Everything You Need to Know About Street Power Football

THERE’S only a small handful of well known casual street sports video games on the market, the most common involving basketball. And if we want to go even deeper, the plethora of mini-golf games that are also available. But what about street football? (Or soccer as us Aussies call it.) To my knowledge there’s little to no street code soccer titles out there, but a small indie studio by the name of SFL Interactive are about to bring their own flare to the sports genre.

Last week, I attended a virtual hands-off preview of SFL’s new arcade-style game, Street Power Football. Straight off the bat, this gave me major NBA2K Playgrounds vibes, as it should. The video that was presented showed cutscenes from the game featuring cartoon like graphics similar to those in Playgrounds. The development team told us how they were fans of games such as Mario Slam and NBA Jam. These sorts of games had obviously given them a lot of inspiration. After noticing that there wasn’t an arcade-style street football game on the market, they decided to create their own. After two years, that same idea has been brought to life. But the final product they’re releasing later in the year wasn’t what the team had originally envisioned. Street Power Football was going to be a straight up arcade game, SFL Interactive wanted something that could be played quickly. That was until French freestyle footballer Séan Garnier gave some creative input. The fast games were still kept but this is when Street Power Football’s flavour was born.

Twenty-five of the best freestyle footballers in the world, including Australia’s own Daniel Cappellero, worked with SFL Interactive to bring Street Power Football to life. Between game footage presented in the trailer were cuts to behind the scenes video of freestyle footballers doing all sorts cool moves and tricks. But instead of being decked out in all of their trendy gear, which in-game will include more than 300 items, they were all wearing motion capture suits. Every single move you see in Street Power Football are the players performing said moves themselves. The team wanted to included the best in class animation but also the upmost realism of movement.
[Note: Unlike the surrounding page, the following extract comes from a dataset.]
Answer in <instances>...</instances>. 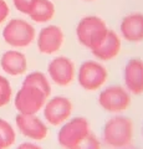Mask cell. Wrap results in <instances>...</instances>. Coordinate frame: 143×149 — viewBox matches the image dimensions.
I'll return each mask as SVG.
<instances>
[{"mask_svg": "<svg viewBox=\"0 0 143 149\" xmlns=\"http://www.w3.org/2000/svg\"><path fill=\"white\" fill-rule=\"evenodd\" d=\"M102 138L107 147L113 149H124L130 147L133 139L132 120L122 114H114L107 119L102 129Z\"/></svg>", "mask_w": 143, "mask_h": 149, "instance_id": "1", "label": "cell"}, {"mask_svg": "<svg viewBox=\"0 0 143 149\" xmlns=\"http://www.w3.org/2000/svg\"><path fill=\"white\" fill-rule=\"evenodd\" d=\"M108 30L106 22L100 16L87 15L78 21L76 26V37L84 47L92 51L105 39Z\"/></svg>", "mask_w": 143, "mask_h": 149, "instance_id": "2", "label": "cell"}, {"mask_svg": "<svg viewBox=\"0 0 143 149\" xmlns=\"http://www.w3.org/2000/svg\"><path fill=\"white\" fill-rule=\"evenodd\" d=\"M91 133L90 122L85 117H70L60 127L57 141L63 149H71Z\"/></svg>", "mask_w": 143, "mask_h": 149, "instance_id": "3", "label": "cell"}, {"mask_svg": "<svg viewBox=\"0 0 143 149\" xmlns=\"http://www.w3.org/2000/svg\"><path fill=\"white\" fill-rule=\"evenodd\" d=\"M77 82L86 91H96L103 87L108 78V71L97 60L84 61L77 70Z\"/></svg>", "mask_w": 143, "mask_h": 149, "instance_id": "4", "label": "cell"}, {"mask_svg": "<svg viewBox=\"0 0 143 149\" xmlns=\"http://www.w3.org/2000/svg\"><path fill=\"white\" fill-rule=\"evenodd\" d=\"M131 102V93L124 88V86H107L98 95L100 107L112 114H119L128 109Z\"/></svg>", "mask_w": 143, "mask_h": 149, "instance_id": "5", "label": "cell"}, {"mask_svg": "<svg viewBox=\"0 0 143 149\" xmlns=\"http://www.w3.org/2000/svg\"><path fill=\"white\" fill-rule=\"evenodd\" d=\"M36 32L34 26L22 19H13L5 25L3 37L13 47H26L35 40Z\"/></svg>", "mask_w": 143, "mask_h": 149, "instance_id": "6", "label": "cell"}, {"mask_svg": "<svg viewBox=\"0 0 143 149\" xmlns=\"http://www.w3.org/2000/svg\"><path fill=\"white\" fill-rule=\"evenodd\" d=\"M46 101L47 96L38 87L22 83L15 96L14 103L17 112L21 114H36L43 109Z\"/></svg>", "mask_w": 143, "mask_h": 149, "instance_id": "7", "label": "cell"}, {"mask_svg": "<svg viewBox=\"0 0 143 149\" xmlns=\"http://www.w3.org/2000/svg\"><path fill=\"white\" fill-rule=\"evenodd\" d=\"M47 74L56 86L67 87L76 77L75 63L66 56H57L50 61L47 66Z\"/></svg>", "mask_w": 143, "mask_h": 149, "instance_id": "8", "label": "cell"}, {"mask_svg": "<svg viewBox=\"0 0 143 149\" xmlns=\"http://www.w3.org/2000/svg\"><path fill=\"white\" fill-rule=\"evenodd\" d=\"M44 118L51 125H61L71 117L72 102L63 96H55L45 102L43 107Z\"/></svg>", "mask_w": 143, "mask_h": 149, "instance_id": "9", "label": "cell"}, {"mask_svg": "<svg viewBox=\"0 0 143 149\" xmlns=\"http://www.w3.org/2000/svg\"><path fill=\"white\" fill-rule=\"evenodd\" d=\"M16 127L22 136L33 139V141H43L47 137V125L36 114H21L19 113L15 118Z\"/></svg>", "mask_w": 143, "mask_h": 149, "instance_id": "10", "label": "cell"}, {"mask_svg": "<svg viewBox=\"0 0 143 149\" xmlns=\"http://www.w3.org/2000/svg\"><path fill=\"white\" fill-rule=\"evenodd\" d=\"M63 31L57 25H47L40 30L38 35V49L41 54L52 55L62 47Z\"/></svg>", "mask_w": 143, "mask_h": 149, "instance_id": "11", "label": "cell"}, {"mask_svg": "<svg viewBox=\"0 0 143 149\" xmlns=\"http://www.w3.org/2000/svg\"><path fill=\"white\" fill-rule=\"evenodd\" d=\"M124 88L135 96L143 95V60L131 58L123 68Z\"/></svg>", "mask_w": 143, "mask_h": 149, "instance_id": "12", "label": "cell"}, {"mask_svg": "<svg viewBox=\"0 0 143 149\" xmlns=\"http://www.w3.org/2000/svg\"><path fill=\"white\" fill-rule=\"evenodd\" d=\"M119 32L128 42L143 41V14L132 13L126 15L119 24Z\"/></svg>", "mask_w": 143, "mask_h": 149, "instance_id": "13", "label": "cell"}, {"mask_svg": "<svg viewBox=\"0 0 143 149\" xmlns=\"http://www.w3.org/2000/svg\"><path fill=\"white\" fill-rule=\"evenodd\" d=\"M122 47L121 37L112 30H108L107 35L101 41L100 45L96 49L91 51L98 61H111L114 57H117Z\"/></svg>", "mask_w": 143, "mask_h": 149, "instance_id": "14", "label": "cell"}, {"mask_svg": "<svg viewBox=\"0 0 143 149\" xmlns=\"http://www.w3.org/2000/svg\"><path fill=\"white\" fill-rule=\"evenodd\" d=\"M0 66L3 71L10 76H19L26 72L27 60L25 55L16 50L6 51L0 58Z\"/></svg>", "mask_w": 143, "mask_h": 149, "instance_id": "15", "label": "cell"}, {"mask_svg": "<svg viewBox=\"0 0 143 149\" xmlns=\"http://www.w3.org/2000/svg\"><path fill=\"white\" fill-rule=\"evenodd\" d=\"M31 20L40 24H45L52 20L55 16V5L51 0H36L31 11L29 13Z\"/></svg>", "mask_w": 143, "mask_h": 149, "instance_id": "16", "label": "cell"}, {"mask_svg": "<svg viewBox=\"0 0 143 149\" xmlns=\"http://www.w3.org/2000/svg\"><path fill=\"white\" fill-rule=\"evenodd\" d=\"M22 83L38 87L39 90L43 91L47 97L51 95V85H50V80L47 78V76H46L45 73L40 72V71H34V72L29 73L24 78Z\"/></svg>", "mask_w": 143, "mask_h": 149, "instance_id": "17", "label": "cell"}, {"mask_svg": "<svg viewBox=\"0 0 143 149\" xmlns=\"http://www.w3.org/2000/svg\"><path fill=\"white\" fill-rule=\"evenodd\" d=\"M0 137H1L6 148L13 146L16 139V134L13 125L9 122H6L5 119H1V118H0Z\"/></svg>", "mask_w": 143, "mask_h": 149, "instance_id": "18", "label": "cell"}, {"mask_svg": "<svg viewBox=\"0 0 143 149\" xmlns=\"http://www.w3.org/2000/svg\"><path fill=\"white\" fill-rule=\"evenodd\" d=\"M11 86L6 77L0 74V107L6 106L11 100Z\"/></svg>", "mask_w": 143, "mask_h": 149, "instance_id": "19", "label": "cell"}, {"mask_svg": "<svg viewBox=\"0 0 143 149\" xmlns=\"http://www.w3.org/2000/svg\"><path fill=\"white\" fill-rule=\"evenodd\" d=\"M71 149H101V142L97 137L91 133L89 137H86L84 141Z\"/></svg>", "mask_w": 143, "mask_h": 149, "instance_id": "20", "label": "cell"}, {"mask_svg": "<svg viewBox=\"0 0 143 149\" xmlns=\"http://www.w3.org/2000/svg\"><path fill=\"white\" fill-rule=\"evenodd\" d=\"M35 1L36 0H13L14 6L16 8V10L25 14V15H29V13L33 9Z\"/></svg>", "mask_w": 143, "mask_h": 149, "instance_id": "21", "label": "cell"}, {"mask_svg": "<svg viewBox=\"0 0 143 149\" xmlns=\"http://www.w3.org/2000/svg\"><path fill=\"white\" fill-rule=\"evenodd\" d=\"M9 15V6L4 0H0V24L5 20Z\"/></svg>", "mask_w": 143, "mask_h": 149, "instance_id": "22", "label": "cell"}, {"mask_svg": "<svg viewBox=\"0 0 143 149\" xmlns=\"http://www.w3.org/2000/svg\"><path fill=\"white\" fill-rule=\"evenodd\" d=\"M16 149H43V148H41L40 146H38V144H34V143L26 142V143L20 144V146L17 147Z\"/></svg>", "mask_w": 143, "mask_h": 149, "instance_id": "23", "label": "cell"}, {"mask_svg": "<svg viewBox=\"0 0 143 149\" xmlns=\"http://www.w3.org/2000/svg\"><path fill=\"white\" fill-rule=\"evenodd\" d=\"M0 149H6V147H5V144H4L1 137H0Z\"/></svg>", "mask_w": 143, "mask_h": 149, "instance_id": "24", "label": "cell"}, {"mask_svg": "<svg viewBox=\"0 0 143 149\" xmlns=\"http://www.w3.org/2000/svg\"><path fill=\"white\" fill-rule=\"evenodd\" d=\"M124 149H135V148H128V147H127V148H124Z\"/></svg>", "mask_w": 143, "mask_h": 149, "instance_id": "25", "label": "cell"}, {"mask_svg": "<svg viewBox=\"0 0 143 149\" xmlns=\"http://www.w3.org/2000/svg\"><path fill=\"white\" fill-rule=\"evenodd\" d=\"M86 1H92V0H86Z\"/></svg>", "mask_w": 143, "mask_h": 149, "instance_id": "26", "label": "cell"}]
</instances>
So far the game looks pretty awesome visually, even though full motion video of Séan Garnier talking to us while standing within the animated game world seemed a bit off personally. But what gameplay does Street Power Football offer? The modes made available aren’t just straight up football matches and are a varied mixture of different tastes. The team wanted to deliver multiple disciplines that were not only easy to pickup but challenging to master. The first mode shown to us was Freestyle mode, a rhythm like mini-game where you enter in different button combinations to the beat of a freestylers moves. If successful, the player executes the trick that matches the button combination. There are 90 different tricks available but will only unlock via progression. Next up was Trickshot Mode which as frustrating as it may have looked, this could be my future favourite. Under the pressure of a time limit, players must go around the field destroying different targets and can only progress once all the targets are destroyed. Each target is set at a different height and distance so aim and power precision are vital.

Street Power Football isn’t all just fun little mini-games, moving onto some versus action also brings some football education. Panna: a technique used in association football, field hockey or basketball, in which a player rolls or throws the ball between an opponent’s legs (feet). Panna is also a short 1-on-1 game of football where you try to make a panna move to get the ball into the goal. The first to 5 points in this game mode wins. Moving onto a much larger playing field is Streetmatch Mode where either 1v1, 2v2 or 3v3 matches can be played. But there’s a fun twist to this mode showing the game doesn’t take itself too seriously. Throughout the 5 minute max. matches you’ll find consumables on the field so which include special abilities. Each player also has their own unique abilities which can be executed once their Super Bar fills up. Filling up your Super requires you to play with style so try and perform as many tricks as you can. Although this mode comes off as extremely casual, it does take some skill to master it. One example a unique ability where a 2 second shield can be placed in front of a goal. With such a small amount of time allowed you can’t just pull this skill off whenever you want. The devs also mentioned that team player choice is vital in regards to who’s best for offensive and defensive.

All of the above modes mentioned are both PVP and PVE but there’s one more mode which was almost forgotten about during the presentation. Elimination is a 1v1 PVP only mode which can be played either through local multiplayer or online. Teams of three verse each other one at a time until one team knocks out every player on the opposing team. I asked the devs why Elimination was only made as a PVP mode and the answer was simply because versing the AI was too easy. Elimination is meant to be a challenge, a true test of skill. The AI just made the experience feel too simple. Among the plethora of casual modes is also a story mode which is, of course, PVE.

As mentioned earlier, there’s a tonne of apparel to deck your players out in which to my surprise also includes tattoos. All customizations can be purchased via the shop within the game. I also asked the devs about the brands featured in the game after seeing Séan Garnier’s Red Bull hat make an appearance. Along with confirming Red Bull, the other brands included in Street Power Football are Séan Garnier’s own brand, Urban Ball, as well as popular street football brand, Panna House.

As someone who’s never been interested in street football, I could see myself picking this one up just based on the fun modes made available. Street Power Football will be available on Playstation 4, Xbox One, Switch and Steam later this year.